6 Cek lagi di dalam, Mahmud Mahdi Al-Istambuli dkk . ibid…….. hal 14-15
[6][6] Proses pembumi hangusan segala bentuk prasangka negative terhadap perempuan dirajut dalam bentuk ikatan suci beliau dengan Siti Khadijah.

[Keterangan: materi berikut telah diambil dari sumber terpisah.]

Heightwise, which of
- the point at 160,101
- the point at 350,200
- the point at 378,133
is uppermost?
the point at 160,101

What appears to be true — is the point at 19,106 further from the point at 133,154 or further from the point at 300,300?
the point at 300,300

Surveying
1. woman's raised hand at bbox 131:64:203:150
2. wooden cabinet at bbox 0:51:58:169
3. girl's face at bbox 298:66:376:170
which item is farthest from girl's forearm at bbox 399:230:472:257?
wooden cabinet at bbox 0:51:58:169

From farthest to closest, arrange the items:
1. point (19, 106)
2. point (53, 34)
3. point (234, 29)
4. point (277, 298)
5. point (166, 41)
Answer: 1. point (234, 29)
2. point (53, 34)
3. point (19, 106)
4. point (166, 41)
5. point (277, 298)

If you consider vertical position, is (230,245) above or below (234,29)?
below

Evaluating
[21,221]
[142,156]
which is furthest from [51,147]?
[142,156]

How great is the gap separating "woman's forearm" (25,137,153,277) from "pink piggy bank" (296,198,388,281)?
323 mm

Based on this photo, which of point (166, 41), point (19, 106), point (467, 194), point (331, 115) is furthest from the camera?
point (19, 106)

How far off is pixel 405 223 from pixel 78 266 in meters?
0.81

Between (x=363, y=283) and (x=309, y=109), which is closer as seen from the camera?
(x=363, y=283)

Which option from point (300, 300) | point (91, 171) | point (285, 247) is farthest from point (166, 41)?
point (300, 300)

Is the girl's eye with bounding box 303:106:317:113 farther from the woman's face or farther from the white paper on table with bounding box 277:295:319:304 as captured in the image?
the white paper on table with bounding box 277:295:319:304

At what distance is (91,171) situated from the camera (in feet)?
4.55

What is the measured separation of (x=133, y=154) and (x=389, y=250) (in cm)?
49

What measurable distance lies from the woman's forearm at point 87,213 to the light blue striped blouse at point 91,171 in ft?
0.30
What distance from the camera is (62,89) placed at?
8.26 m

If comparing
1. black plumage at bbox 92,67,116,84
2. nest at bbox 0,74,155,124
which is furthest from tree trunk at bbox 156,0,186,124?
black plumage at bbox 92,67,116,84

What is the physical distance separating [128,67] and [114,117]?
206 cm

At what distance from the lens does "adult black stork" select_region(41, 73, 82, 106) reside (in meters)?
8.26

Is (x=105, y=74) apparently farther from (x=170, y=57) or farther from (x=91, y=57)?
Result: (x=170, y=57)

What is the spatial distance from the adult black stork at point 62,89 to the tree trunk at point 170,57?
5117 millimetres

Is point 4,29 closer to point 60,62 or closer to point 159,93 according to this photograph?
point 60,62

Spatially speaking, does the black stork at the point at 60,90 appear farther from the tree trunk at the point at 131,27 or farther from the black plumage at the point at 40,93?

Mahmud Mahdi Al Istambuli, dkk “Wanita-Wanita Shalihah Dalam Cahaya Nabi” . ibid hal 18-19
[7][7] Telusuri kembali dalam Marshall GS Hudgson, The Venture Of Islam, (Jakarta : Paramadina, 2002)hal 99.
[8][8] Cek lagi KH Abdurrahman Wahid (ed,) ilusi Negara Islam Ekspansi Gerakan Islam Transnasional Di Indsonesia.KH. Abdurrahman Wahid “Musuh Dalam Selimut (Jakarta : The Wahid Institute, 2009)hal 15.
[9][9] Telisik ulang, Nourouzzaman Shiddiqi, “Jeram-Jeram Peradaban Muslim” cetakan 1(Yogyakarta : pustaka Pelajar, 1996 ). Hal 101.